A note on test discipline: an earlier version of the Longstaff-Schwartz regression used a quadratic basis, and this suite caught it underpricing the deep-ITM American put by $0.086. Upgrading to the cubic basis fixed it. The gate exits non-zero on any failure — it is the CI merge gate for this repo.
Measured on the development machine (Windows 11, MSVC 19.51, Release /O2),
single-threaded:
| Method | Workload | Time | Throughput |
|---|---|---|---|
| Black-Scholes | 1,000,000 prices | 74.9 ms | 13.3M prices/sec (74.9 ns each) |
| Monte Carlo (European) | 100,000 paths | 3.1 ms | 32.6M paths/sec |
| Monte Carlo (American, LSM) | 100,000 paths × 50 dates | 344 ms | — |
| Binomial tree, 100 steps | European / American | 0.007 / 0.014 ms | — |
| Binomial tree, 500 steps | European / American | 0.128 / 0.260 ms | — |
| Binomial tree, 1000 steps | European / American | 0.457 / 0.997 ms | — |
| Binomial tree, 5000 steps | American | 33.3 ms | — |
Tree scaling 500 → 1000 steps: measured 3.6× vs the 4.0× that O(N²) predicts. (The first-run 5000-step European sample was polluted by a one-off OS interruption; the benchmark harness now does an untimed warm-up pass and averages multiple repetitions.)
Requirements: CMake ≥ 3.16 and any C++17 compiler. No libraries to install — the project uses only the C++ standard library.
Windows (Visual Studio + Ninja, from a x64 Native Tools developer prompt):
cmake -S . -B build -G Ninja -DCMAKE_BUILD_TYPE=Release
cmake --build build
build\convergence_test.exe :: the correctness gate — expect 47/47 PASS
build\benchmark_main.exe :: timing table
build\pricer_demo.exe :: the demo below(Or without Ninja: cmake -S . -B build then
cmake --build build --config Release. Linux/macOS: same two CMake
commands, no dev prompt needed. ctest --test-dir build runs the gate.)

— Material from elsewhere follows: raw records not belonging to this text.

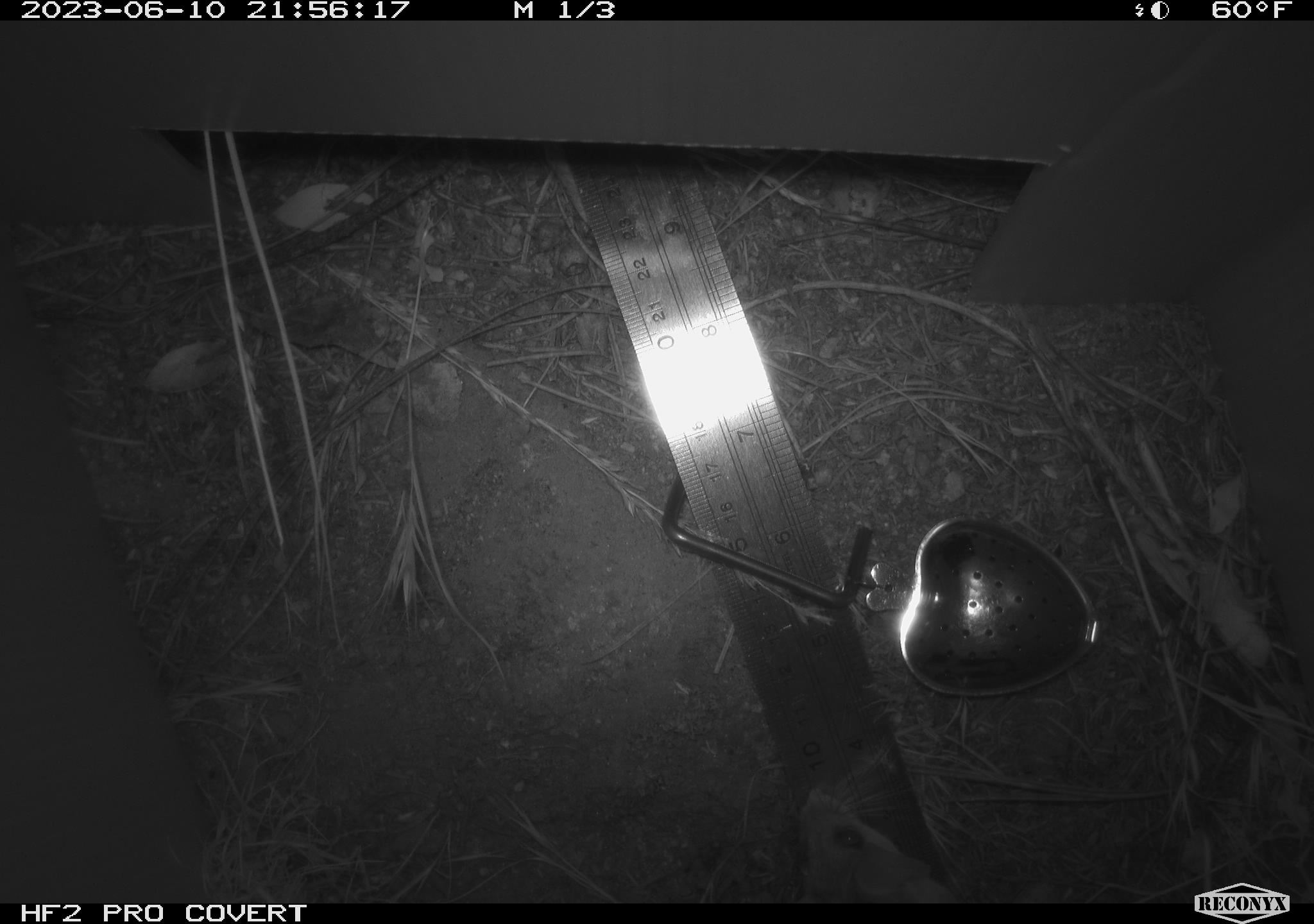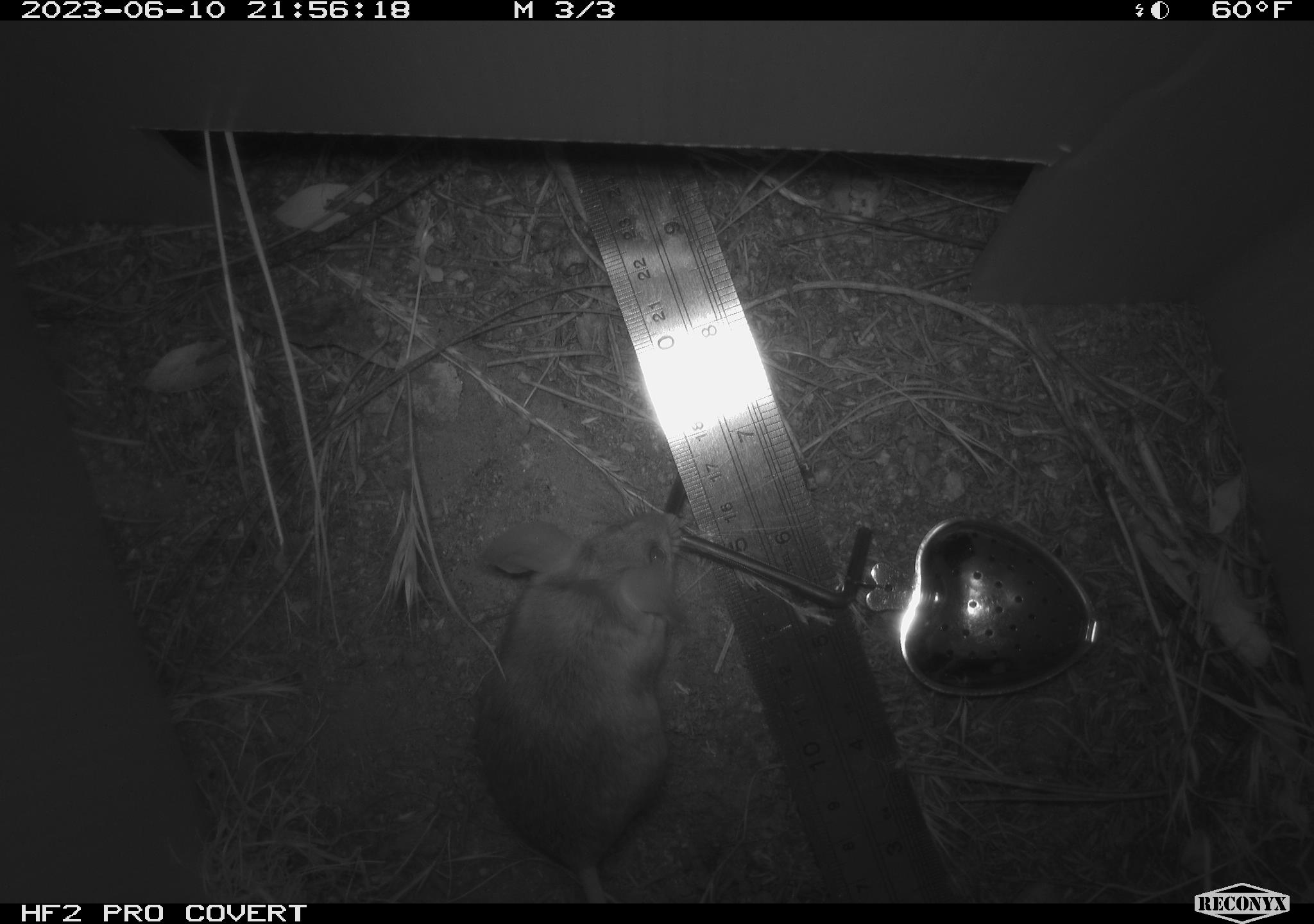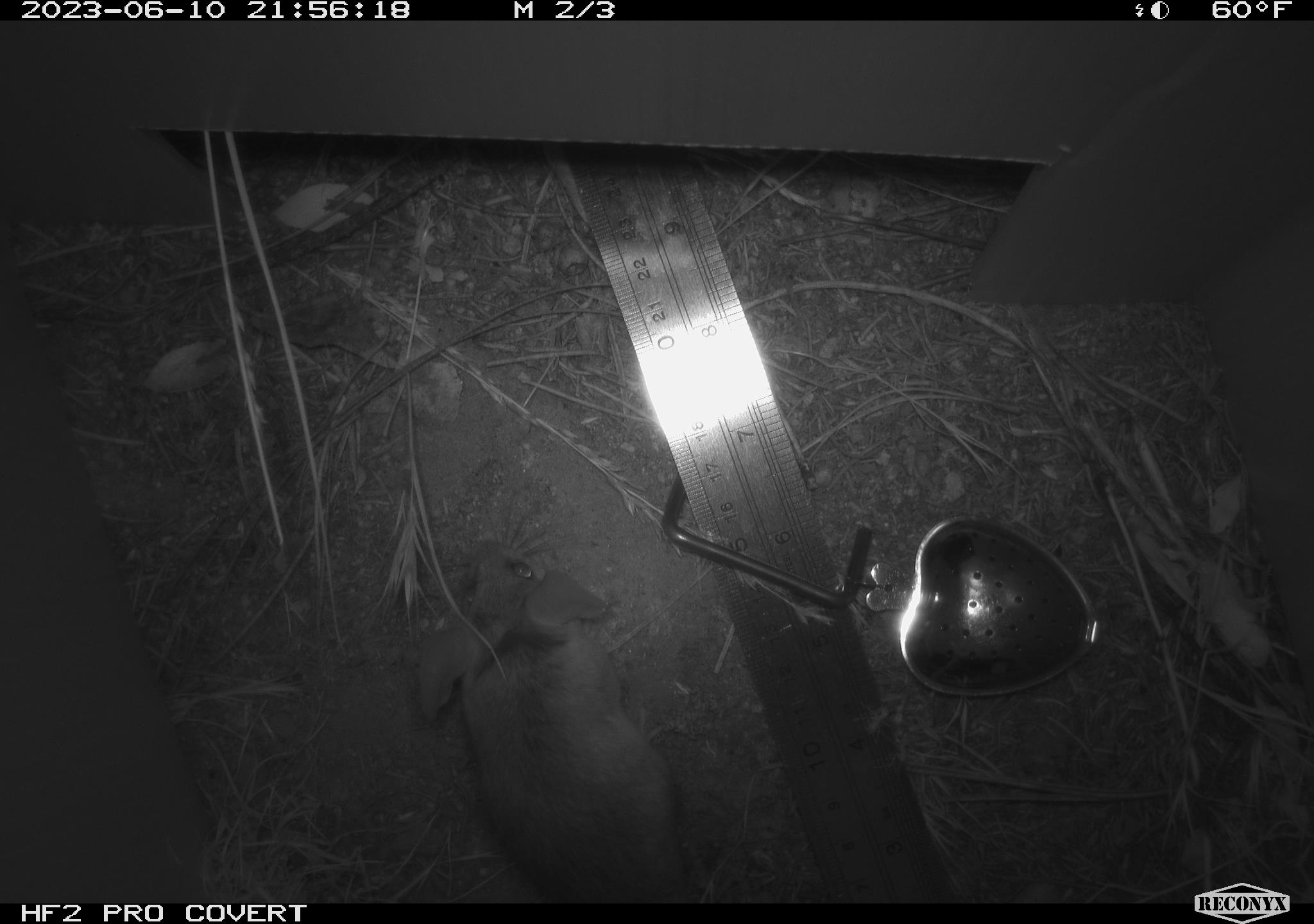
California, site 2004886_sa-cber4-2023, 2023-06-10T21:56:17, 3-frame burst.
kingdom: Animalia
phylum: Chordata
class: Mammalia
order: Rodentia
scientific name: Rodentia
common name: mouse species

Demo (defaults: ATM call, S=K=100, r=5%, σ=20%, T=1y):
> pricer_demo
=== Options Pricing Engine ===
Option: European Call | Spot: 100.00 | Strike: 100.00 |
Rate: 5.00% | Vol: 20.00% | Time: 1.00y | Div yield: 0.00%
Black-Scholes Price: $10.4506 (<0.001ms)
Monte Carlo Price: $10.4520 +/- 0.0328 (100000 paths, 3.1ms)

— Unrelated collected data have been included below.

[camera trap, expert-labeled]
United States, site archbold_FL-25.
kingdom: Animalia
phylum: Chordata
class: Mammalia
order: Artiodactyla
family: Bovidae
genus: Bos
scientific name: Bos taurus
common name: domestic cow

Binomial Tree Price: $10.4466 (500 steps, 0.1ms)
Greeks (Black-Scholes closed form):
Delta: 0.6368 (price move per $1 spot move)
Gamma: 0.0188 (delta move per $1 spot move)

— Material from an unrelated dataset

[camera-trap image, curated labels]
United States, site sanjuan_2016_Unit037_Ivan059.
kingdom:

Vega: 0.3752 (price move per 1% vol move)
Theta: -0.0176 per day
Rho: 0.5323 (price move per 1% rate move)
Try --type put --style american for early exercise,
--market 10.50 to back out an implied volatility from a market price, or
--help for all flags (spot/strike/rate/vol/time/dividend/paths/steps/seed).
Being honest about scope — this is a pricing library, not a trading system:
- Dividends: continuous flat yield only; no discrete dividend dates.
- Payoffs: vanilla calls and puts only — no barriers, Asians, or other exotics (the Monte Carlo engine is the natural extension point).
- Volatility: constant per pricing call; no local vol, no stochastic vol (Heston), no volatility surface.
- Market data: none. Inputs are command-line parameters, not live feeds.
- Parallelism: single-threaded by design; the benchmark numbers are one core's work.